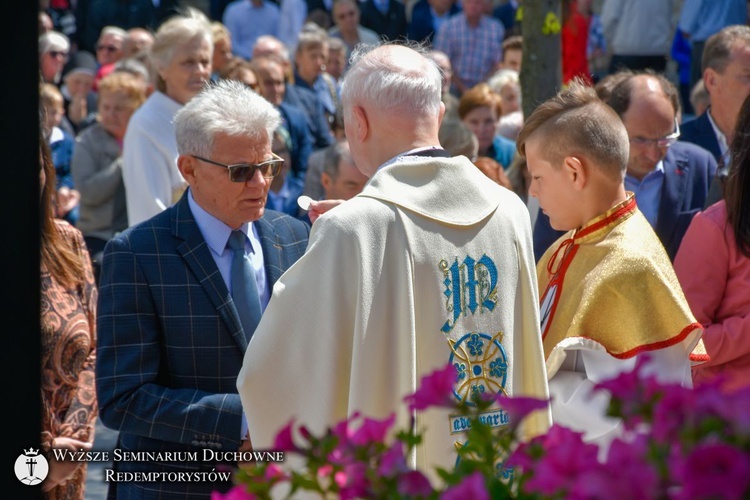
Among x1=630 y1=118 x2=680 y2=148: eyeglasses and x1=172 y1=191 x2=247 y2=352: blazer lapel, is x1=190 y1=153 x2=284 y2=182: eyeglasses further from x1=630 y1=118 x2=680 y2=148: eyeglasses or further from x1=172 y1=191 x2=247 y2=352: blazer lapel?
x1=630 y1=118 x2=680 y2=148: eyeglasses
========================================
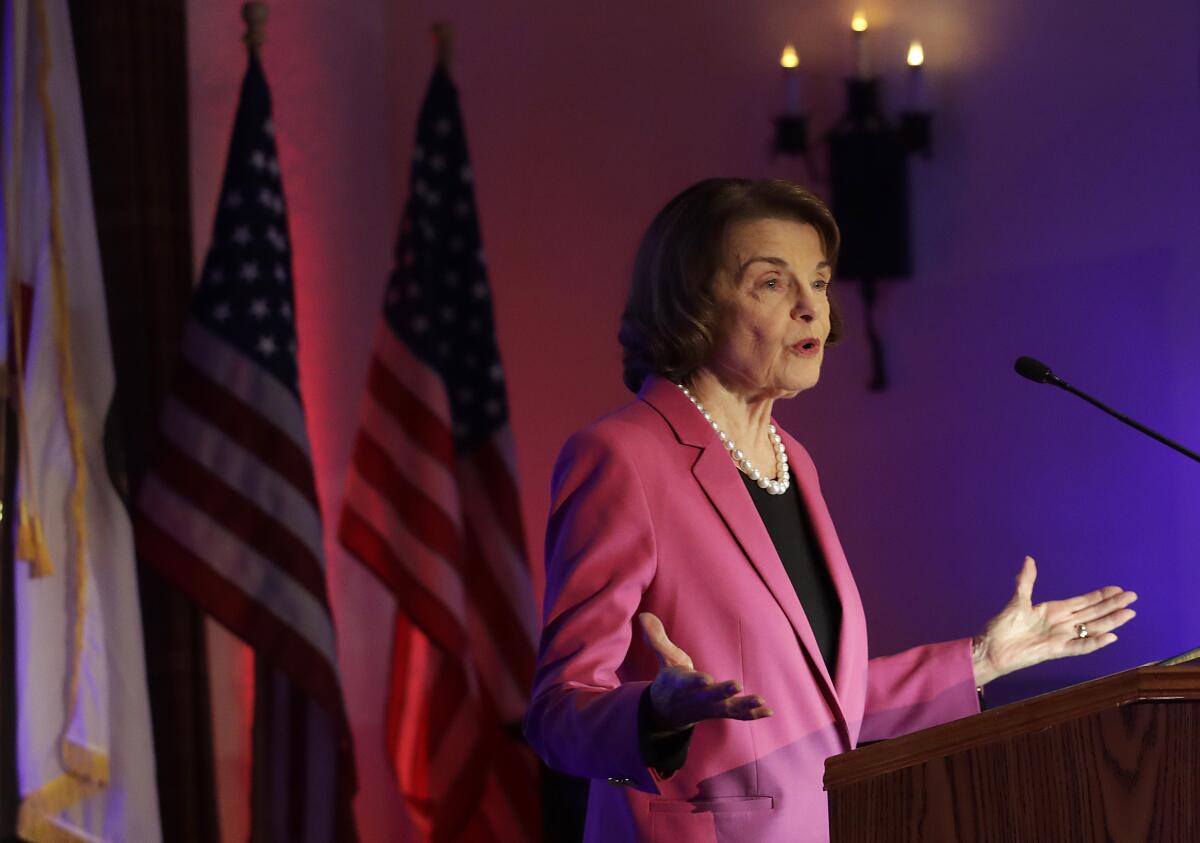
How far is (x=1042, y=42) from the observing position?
========================================
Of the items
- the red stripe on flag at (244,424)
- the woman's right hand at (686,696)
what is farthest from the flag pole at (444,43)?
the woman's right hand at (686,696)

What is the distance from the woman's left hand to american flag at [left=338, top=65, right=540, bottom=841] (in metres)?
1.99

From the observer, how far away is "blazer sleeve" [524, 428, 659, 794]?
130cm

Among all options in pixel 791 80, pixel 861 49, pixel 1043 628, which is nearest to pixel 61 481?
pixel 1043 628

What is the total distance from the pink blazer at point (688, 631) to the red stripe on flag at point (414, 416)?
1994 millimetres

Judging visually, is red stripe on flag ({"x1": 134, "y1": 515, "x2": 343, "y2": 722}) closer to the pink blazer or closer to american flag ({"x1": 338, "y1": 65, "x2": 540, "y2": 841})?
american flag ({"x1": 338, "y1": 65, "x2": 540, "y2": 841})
========================================
## Aim:
Select every line in the entries above that contains the string "Among", matching case exactly.

## The completed task:
Among x1=630 y1=118 x2=680 y2=148: eyeglasses and x1=172 y1=191 x2=247 y2=352: blazer lapel, is x1=190 y1=153 x2=284 y2=182: eyeglasses further from x1=630 y1=118 x2=680 y2=148: eyeglasses or further from x1=172 y1=191 x2=247 y2=352: blazer lapel?
Among all options in pixel 791 80, pixel 861 49, pixel 1043 628, which is nearest to pixel 61 481?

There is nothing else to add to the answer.